Dodging the rain

I didn’t sleep that well the first night. There was quite some noise from the Sidreria next door which I actually didn’t mind but it kept me from sleeping properly for a bit. Then around two or three in the morning the strong smell of freshly baked croissants and later warm chocolate wafted through our open window from the Chocolatería downstairs. It was lush but not when you’re trying to sleep.

Chilled a bit with my book in the morning and eventually woke Rich to go out for food. Found one of the restaurants and had a large coffee and small sandwich each. Then back at the hotel we slipped into our wet gear and left for Arriondas.

It was overcast and threatening with more rain so we chose a road just skirting the Picos foothills instead of going right in. Turned out to be a good choice. Very nice twisty road with a few wet patches here and there but so far no rain. Very green hills, beautiful small villages and those wooden granaries on stilts that are so typical for the area.

Wooden granary on stilts
First leg

Arrived in Arriondas just before midday, parked up and walked around for a bit before settling for a cafe con leche and fresh orange juice at one of the restaurants.


Decided to take a punt and leave the wet kit in the top box for the next leg which was only 15mins to the Mirador del Fito, a viewpoint with mountains and sea. Supposedly… as all we could see were some lower hills through the low cloud.

Hardly a view, still happy having ridden a fantastic road up here.
A glimpse of the AS-260
Must be stunning up here in good weather

Next leg took us to Lastres. Still no rain despite some threatening clouds. Lucky us. The sun even came out now. Found a restaurant that was open and shared a spaghetti with mushrooms not repeating the same mistake of ordering too much food.

Headed up to another viewpoint and this time with much less disappointment. Stunning views down to Lastres and down the coast with a now much more visible backdrop of the Picos.

Leg 2: Arriondas to Lastres
Best view of the day

It was 3pm now and the thundery showers where forecast for 4pm onwards so we took the tourist route home on a really nice bendy road with hardly any traffic, back in Llanes quarter past four.

Leg 3: Lastres to Llanes

As we parked up we were approached by two Brits travelling in their camper who walked past and started a chat with us. Very nice couple from Lincoln interested in our journey as much as happy to share theirs.

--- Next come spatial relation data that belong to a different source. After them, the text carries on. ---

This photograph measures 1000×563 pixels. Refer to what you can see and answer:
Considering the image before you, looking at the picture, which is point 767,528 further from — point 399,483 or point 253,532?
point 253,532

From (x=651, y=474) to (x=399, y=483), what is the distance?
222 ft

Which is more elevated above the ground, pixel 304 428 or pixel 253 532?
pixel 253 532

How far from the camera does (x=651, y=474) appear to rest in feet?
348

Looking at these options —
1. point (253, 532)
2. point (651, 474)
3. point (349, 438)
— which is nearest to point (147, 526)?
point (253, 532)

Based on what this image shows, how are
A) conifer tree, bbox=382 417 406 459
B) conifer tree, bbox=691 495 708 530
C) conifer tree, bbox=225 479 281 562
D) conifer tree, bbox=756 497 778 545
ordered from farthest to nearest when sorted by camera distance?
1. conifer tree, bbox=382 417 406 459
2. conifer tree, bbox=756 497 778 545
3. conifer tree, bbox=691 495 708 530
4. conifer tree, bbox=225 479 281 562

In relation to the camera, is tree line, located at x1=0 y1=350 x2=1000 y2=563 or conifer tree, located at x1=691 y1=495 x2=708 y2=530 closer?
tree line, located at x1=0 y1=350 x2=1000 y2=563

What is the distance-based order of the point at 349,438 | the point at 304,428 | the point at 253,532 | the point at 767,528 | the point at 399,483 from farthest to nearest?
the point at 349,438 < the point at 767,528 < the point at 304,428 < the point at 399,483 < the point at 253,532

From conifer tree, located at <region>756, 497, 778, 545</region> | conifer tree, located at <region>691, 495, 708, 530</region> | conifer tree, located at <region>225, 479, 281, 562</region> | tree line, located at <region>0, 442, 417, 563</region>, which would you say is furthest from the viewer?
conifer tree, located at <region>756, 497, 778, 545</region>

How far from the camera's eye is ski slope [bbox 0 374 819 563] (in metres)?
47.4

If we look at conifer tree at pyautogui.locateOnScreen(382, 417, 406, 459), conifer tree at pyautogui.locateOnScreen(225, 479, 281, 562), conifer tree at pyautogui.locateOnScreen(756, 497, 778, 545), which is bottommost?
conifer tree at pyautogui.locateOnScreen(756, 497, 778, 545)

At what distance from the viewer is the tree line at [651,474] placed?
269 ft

Quick change of clothes and out again to make the best of the sunshine. Had some ice cream and a walk up another viewpoint, the Mirador de San Pedro.

There’s always room for ice cream
Llanes, coast, Picos

Then back into town hunting for a nice spot for some drinks. Found a really nice one shortly after and our two new acquaintances already there. Joined them for a bit chatting more about each others travels. Had another drink whilst they moved on in the rain that had set in by now.

More Llanes
Basílica de Santa María del Concejo

Then back to the hotel to put on some warmer clothes and have a little chill. Before we knew it we both dozed off for a good half an hour or so then slightly reluctantly got up again to go find some food. It was already quarter past eight, but that’s still early for dinner in Spain. Yet the more central restaurants were already bustling and whilst Thursday night had seemed rather quiet, Friday night was definitely much more lively.

We found the restaurant the bikers head recommended last night which was next to “our” Sidreria. We were the first guests and I somewhat managed to order three dishes to share between us after asking how big each was and how many the waiter recommended to have. He was very patient and friendly whilst I stammered in my rudimentary Spanish. Yet we somehow got the food we wanted in the end.

We were keen on trying Asturian food so had the famed fabadas, a white bean dish with chorizo, blood sausage and other bits of pork. The white bean is different than the ones I know, much softer and almost creamy. A richly flavoured dish, perfect for a rainy day which it had become in the last couple of hours.


Rich chose cachopo which is a bit of a schnitzel X cordon bleu. Ham and local cheese between two thin slices of veal. To finish we had ibérico pork steaks which were amazing. Halfway between pork and wild boar. According to Rich the best pork he ever had.

Happy and bellies full we walked back to the hotel just as pretty much every table was now occupied at half nine in the evening.

83 miles round trip today. My touring app played up so apologies for the Google maps screenshots above.